The
Bass and cello registry

Kay and Volkswagen: Products for the People

I’m an old-car guy and have kept and worked on various Volkswagen products over the years. Something occurred to me one day that I think could be illuminating in looking at these instruments. In terms of their customer targets and approach to serving them, Kay was a lot like Volkswagen in its air-cooled days.
It turns out I’m not the first to see with this analogy, but I hope you’ll indulge me for a minute

In the economically bleak days of Europe after the war, few could afford food, let alone a car, and the auto industry had to find a way to rebuild from the rubble up. The answer was American-style mass-production technology and the small, cheap, underpowered cars of the late ’40s and ’50s, VW a leader among them. When the Beetle began to appear on US streets in the late ’50s, many made a joke of them. But for certain up-and-coming populations, including younger urbanites who didn’t need to do much driving and suburban families newly needing a second car for daily errands, it was affordable, cute, easy to park and, well, enough.

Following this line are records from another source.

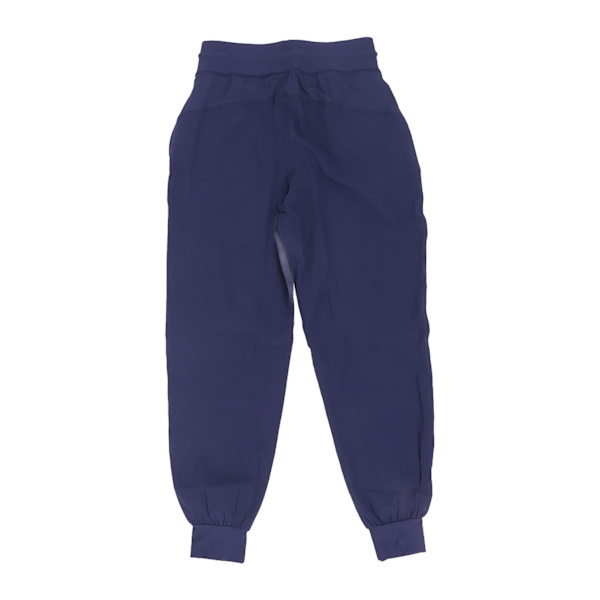 Sportsløbebukser i polyester, hurtigtørrende, åndbare, med snøre, fitness-træningsbukser, marineblå, L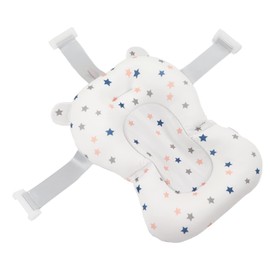 Baby Bath Seat, Baby Bath Pillow for Bathtub, Sink for Newborns, Floating, Foldable, Adjustable, Easy to Clean (White Stars)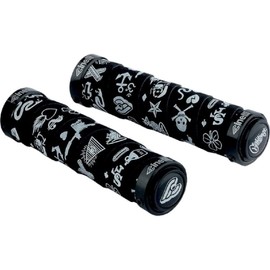 Cinelli X Mike Giant Art Design Bicycle Grips, Black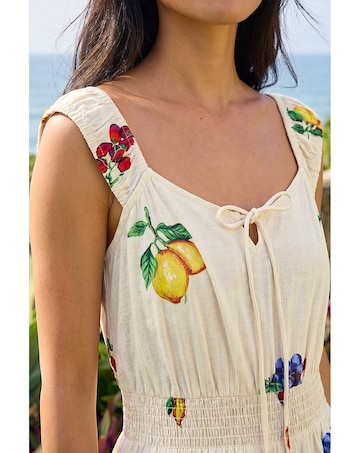 Roman Petite Fruit Strappy Midi Dress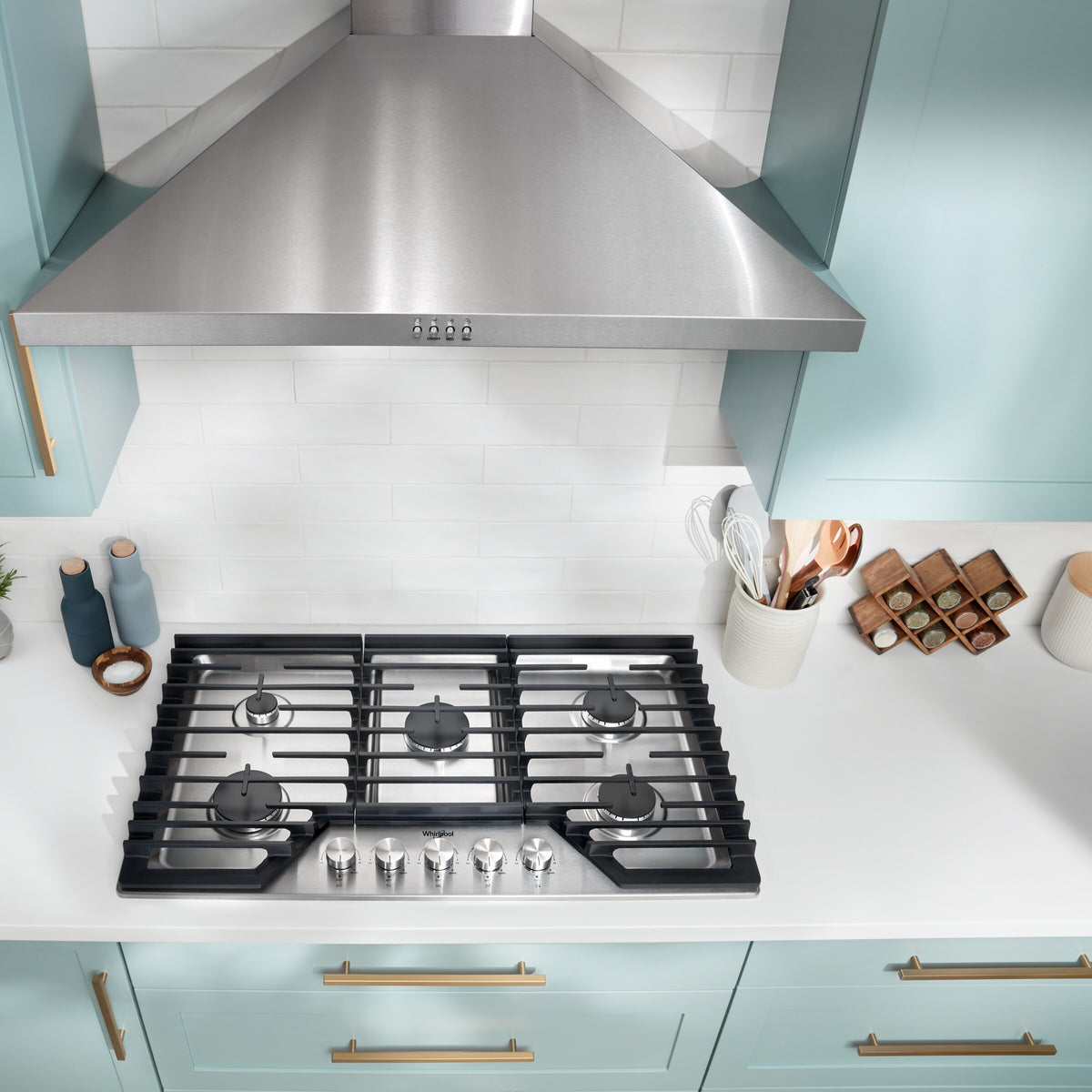 36-inch Gas Cooktop with 5 Burners and EZ-2-Lift™ Hinged Cast-Iron Grates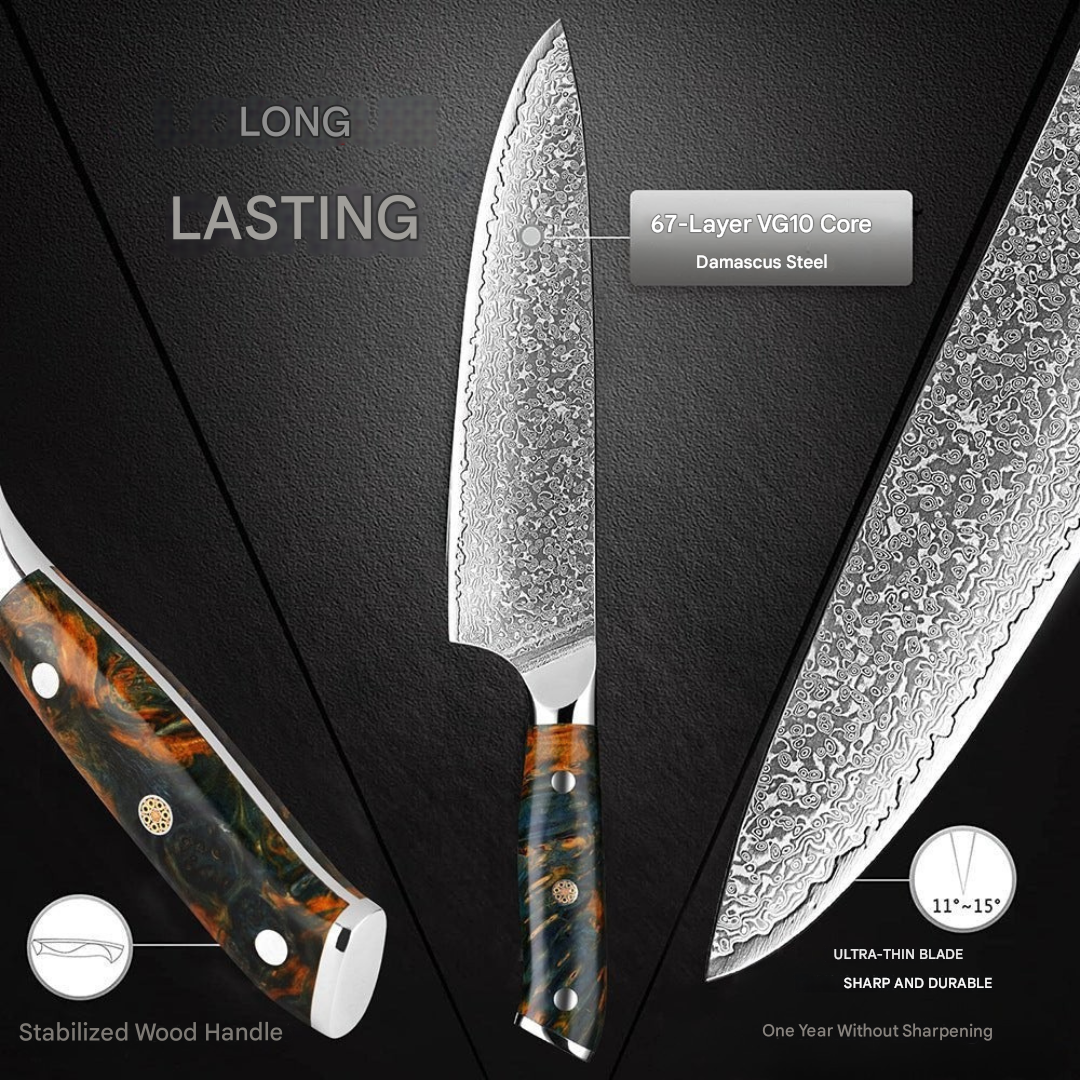 Japanskt damaskusknivset – KairoBlade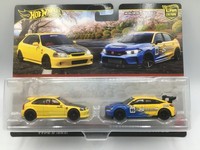 Hot Wheels Premium Car Culture `99 Honda Civic Type R (EK9) + Honda Civic Type R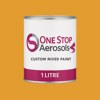 Master Chroma Isofan - Y1166 - Yellow Paint Litre Tin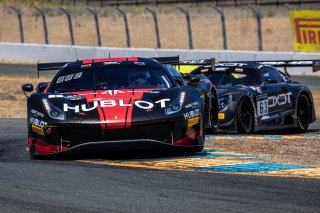 #1 Ferrari 488 GT3 of Martin Fuentes and Rodrigo Baptista, TR3 Racing, GT3 Pro-Am, 2020 SRO Motorsports Group - Sonoma Raceway, Sonoma CA
 | Brian Cleary                                             
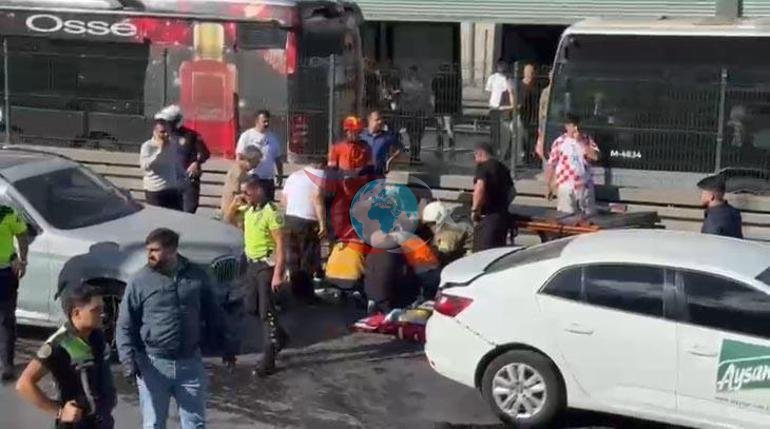 Beylikdüzünde zincirleme kaza Yaralılar var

Kay’s business began with parlor guitars and such as radio was catching on, disposable incomes were rising across the board, and playing popular music at home expanded into less affluent homes. The urge to play continued as the Depression eliminated that ready cash, but few could afford a handmade bass or cello for Junior to learn on. Furniture makers were making strides with plywood and, along with several others, Henry Kuhrmeyer’s company saw the opportunity to offer cheap, durable instruments for students. Bass and cello production began in 1937, just as the first what would become the Beetle was shaping up in the Porsche factory.

After the war, school music programs swelled with Boomer kids from a vastly expanding middle class, and Kay production took off. Like the Beetle, a Kay bass or cello was enough to get a good start on, and it served well for devotees of popular music. You could strap a Kay bass on top of the car, drive 200 miles and count on playing the show with it, no problem, squashed bugs and all. The little country church could afford it for revivals, and it didn’t mind mountain weather or harsh treatment. Like the People’s Car, Kay became the People’s Bass.

When production of the air-cooled Beetle ended in 2003, VW worldwide had produced over 21.5 million of them, the largest number of cars built on the same platform ever before and likely ever, period.

Between 1937 and ’69 we think Kay made up to around 60,000 basses and cellos. Stacked against the production of other luthieries, that’s an impressive number, far more than any contemporary company worldwide. Englehardt-Link picked up the torch and continued building for another 50 years, serving the same kinds of customers.

Like the VW, you can soup up a Kay bass and get more out of it, but no one will seriously call it a high-performance product. It wasn’t meant to be, and shouldn’t be judged on those terms. But in terms of sales, longevity and customer loyalty, it is clearly at least among the most successful designs ever. That’s something to applaud, I think.